• Beyond the Black - Songs of Love and Death (2015) - Commercial plastic pop masked as symphonic metal - 28% (02/03/15)

    Beyond the Black - Songs of Love and Death (2015)

    “A spectre is haunting Europe…” No, it’s not called communism. It’s called the new wave of pop metal. Beyond The Black is next in line to deliver a mixture of tired symphonic metal from the beginning of the millennium with a touch of dated pop music from the eighties on the stupidly entitled Songs Of Love And Death. The album title alone makes dated commercial acts like Good Charlotte and HIM look like geniuses. I'm mentioning these bands because their sounds are not a far call from Beyond The Black and the target audience could be the same.

    Beyond The Black seems to be influenced by symphonic metal with a penchant for commercial success. The band tries to include a few folk-inspired melodies to sound like Within Temptation’s “Mother Earth” in “In The Shadows”, rehashes the mixture of pseudo-harsh male vocals and a fragile female performance to recall Evanescence’s “Bring Me To Life” in “Running To The Edge”, and comes around with pop music with some guitars in the background on “Songs Of Love And Hate”, a song that wouldn’t have sounded out of place on Anette Olzon’s solo album Shine. Sometimes, the band includes all three categories in the same song in a predictable and tame verse-chorus-verse-chorus-bridge-chorus structure as seen in “Hallelujah”. A few predictable and uninspired piano ballads such as “Love Me Forever” or “Unbroken” interrupt the compositions by numbers with more boredom. Most songs are reduced to lengths around four minutes in order to fit radio play standards. All these elements prove to me that this band is purely a commercial product without soul, and is making an obvious attempt at commercial success rather than artistic authenticity. Another proof is that both the symphonic sounds and the vocals of their debut performance at Wacken actually came from a tape and weren't live. If you are still not convinced, check out the singer's biography. She has already sung in the casting pop band for children called Saphir at the tender age of fourteen.

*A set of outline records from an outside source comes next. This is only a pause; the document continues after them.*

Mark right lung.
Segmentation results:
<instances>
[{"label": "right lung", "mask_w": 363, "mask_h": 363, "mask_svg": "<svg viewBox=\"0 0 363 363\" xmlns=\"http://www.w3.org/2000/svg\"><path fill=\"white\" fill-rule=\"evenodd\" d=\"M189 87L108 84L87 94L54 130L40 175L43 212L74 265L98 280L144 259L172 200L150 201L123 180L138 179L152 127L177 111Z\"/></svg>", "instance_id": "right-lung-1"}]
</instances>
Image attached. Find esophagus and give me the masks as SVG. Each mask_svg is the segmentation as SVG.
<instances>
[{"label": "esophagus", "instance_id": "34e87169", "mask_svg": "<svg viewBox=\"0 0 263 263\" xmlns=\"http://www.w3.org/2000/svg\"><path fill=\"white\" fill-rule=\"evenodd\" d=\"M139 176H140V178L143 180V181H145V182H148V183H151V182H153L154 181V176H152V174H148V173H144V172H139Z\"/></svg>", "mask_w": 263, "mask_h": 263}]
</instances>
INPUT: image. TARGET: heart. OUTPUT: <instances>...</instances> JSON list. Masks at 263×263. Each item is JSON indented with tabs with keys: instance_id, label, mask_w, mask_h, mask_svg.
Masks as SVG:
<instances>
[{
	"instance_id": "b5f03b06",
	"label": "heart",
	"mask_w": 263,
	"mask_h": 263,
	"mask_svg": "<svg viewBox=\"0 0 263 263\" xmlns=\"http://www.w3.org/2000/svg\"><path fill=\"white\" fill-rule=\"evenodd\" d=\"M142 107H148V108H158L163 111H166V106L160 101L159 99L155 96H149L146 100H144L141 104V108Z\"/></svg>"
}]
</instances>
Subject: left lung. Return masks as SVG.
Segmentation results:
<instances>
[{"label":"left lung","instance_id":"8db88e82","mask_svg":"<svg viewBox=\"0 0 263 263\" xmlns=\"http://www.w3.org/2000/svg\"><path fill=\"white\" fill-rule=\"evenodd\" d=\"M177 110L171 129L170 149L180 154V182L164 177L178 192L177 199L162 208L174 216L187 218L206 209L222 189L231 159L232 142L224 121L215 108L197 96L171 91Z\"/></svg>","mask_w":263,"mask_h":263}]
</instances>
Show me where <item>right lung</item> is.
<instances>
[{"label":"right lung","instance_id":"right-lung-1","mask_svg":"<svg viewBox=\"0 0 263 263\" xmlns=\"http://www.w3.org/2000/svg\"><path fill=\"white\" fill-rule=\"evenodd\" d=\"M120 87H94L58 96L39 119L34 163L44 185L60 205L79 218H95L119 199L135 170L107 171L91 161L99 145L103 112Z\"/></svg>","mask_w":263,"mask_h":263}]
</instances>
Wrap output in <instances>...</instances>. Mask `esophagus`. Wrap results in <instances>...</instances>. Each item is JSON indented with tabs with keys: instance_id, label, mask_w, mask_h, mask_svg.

    The vocals sound in fact like a female parody of Modern Talking or a limited teenage version of Jennifer Rush. The keyboard passages sound less impressive than a Nightwish cover band, and the guitar play sounds about as authentic as gothic pop casting band Nu Pagadi. Rumors say that the band features a bass guitarist, but this instrument is completely inaudible. The drum play is also mostly buried and plays the usual repetitive patterns in the background. It’s hard to tell if this is due to horrid song writing, the lack of overall musical talent, the overproduction, or all of these options combined. The lyrics are also completely dull, and too closely inspired by the bands mentioned in the second paragraph.

    Why is a band like Beyond The Black signed to a big metal label these days? It must be a mixture of an attempt at elevated sales figures among inexperienced children and the fact that sex sells as the label tries to make the singer look cute which is the reason why she alone is featured on the album cover. Don’t get me wrong, I adore many female-fronted metal acts like Edenbridge, Epica, Krypteria, Nightwish, Seraphim, and many more. I think, however, that the wave of female-fronted pop rock bands is generally a short-living trend that repeats itself every fifteen years or so. This fits with the current trend of exchangeable dystopian movies with horrible female lead actresses like “The Hunger Games” and “Divergent”. I guess the target audience is quite similar as well. This product here might at least help introduce some young and inexperienced female teenagers to the universe of rock and metal music in a smooth way. If the target audience ends up listening and identifying itself with real rock and metal music at a certain point in the future, these bands might have had some sort of purpose in the end. Until then, all fans of authentic, creative, and organic rock music of any kind should ignore these bands. “Metalheads of the world, unite!”